The coconut palm plant (Cocos nucifera) is characterized by a tall, gray-brown, slightly curved single trunk, sprawling green palm fronds, and, of course, coconuts. It also loves lots of warmth, sun, and humidity. This can be difficult but not impossible to replicate for an indoor palm.

The palm has a moderate growth rate. Outdoors it will mature and reach its full coconut production in around 15 to 20 years, and it can live for decades beyond that. Indoors these palms are generally short-lived, they remain small, and they often don’t produce fruit. They can be planted at any time of year.

Common Name Coconut palm
Botanical Name Cocos nucifera
Family Arecaceae
Plant Type Perennial
Mature Size 50–100 ft. tall, 20–40 ft. wide (outdoors), less than 10 ft. tall and wide (indoors)
Sun Exposure Full
Soil Type Sandy, loamy, well-drained
Soil pH Acidic, neutral, alkaline
Bloom Time Year-round
Flower Color Yellow, white
Hardiness Zones 10–12, USDA
Native Area Asia

Coconut Palm Care

If you're looking to transport yourself to the beach—even if only in your mind—then consider growing a coconut palm (Cocos nucifera) indoors. But a word of warning: This plant is fairly finicky to keep unless you live in its natural climate.

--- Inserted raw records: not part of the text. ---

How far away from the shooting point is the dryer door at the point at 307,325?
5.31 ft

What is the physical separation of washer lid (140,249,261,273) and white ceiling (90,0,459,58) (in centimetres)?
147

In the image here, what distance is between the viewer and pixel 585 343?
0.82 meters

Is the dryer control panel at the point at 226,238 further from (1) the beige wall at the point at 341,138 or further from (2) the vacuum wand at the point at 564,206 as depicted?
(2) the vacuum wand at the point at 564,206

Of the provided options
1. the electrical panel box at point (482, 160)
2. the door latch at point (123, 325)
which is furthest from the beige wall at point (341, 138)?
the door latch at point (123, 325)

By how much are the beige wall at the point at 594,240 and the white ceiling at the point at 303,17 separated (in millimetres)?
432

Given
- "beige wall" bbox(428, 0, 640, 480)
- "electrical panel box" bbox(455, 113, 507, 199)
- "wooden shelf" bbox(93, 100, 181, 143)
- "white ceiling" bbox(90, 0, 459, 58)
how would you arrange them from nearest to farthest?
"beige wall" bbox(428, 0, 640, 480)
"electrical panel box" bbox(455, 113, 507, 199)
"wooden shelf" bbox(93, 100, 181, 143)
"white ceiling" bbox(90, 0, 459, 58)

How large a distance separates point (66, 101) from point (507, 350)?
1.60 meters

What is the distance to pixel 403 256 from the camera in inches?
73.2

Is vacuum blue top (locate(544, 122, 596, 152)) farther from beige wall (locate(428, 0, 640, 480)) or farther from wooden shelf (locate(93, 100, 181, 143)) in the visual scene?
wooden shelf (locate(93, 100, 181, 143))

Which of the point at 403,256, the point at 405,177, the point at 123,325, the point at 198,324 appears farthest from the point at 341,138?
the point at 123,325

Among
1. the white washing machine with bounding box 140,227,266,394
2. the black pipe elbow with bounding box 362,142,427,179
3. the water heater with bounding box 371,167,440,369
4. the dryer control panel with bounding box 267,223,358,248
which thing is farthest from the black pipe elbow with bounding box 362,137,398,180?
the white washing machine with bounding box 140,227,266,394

Native to islands in the Western Pacific, the coconut palm is probably what comes to mind for many when you say the phrase "palm tree." These trees thrive in warm, humid environments around the world. Thus, it's important to give your palm as much sunlight and warmth as possible when growing it indoors, along with ample humidity and moist but not soggy soil. Coconut palms also need regular fertilization.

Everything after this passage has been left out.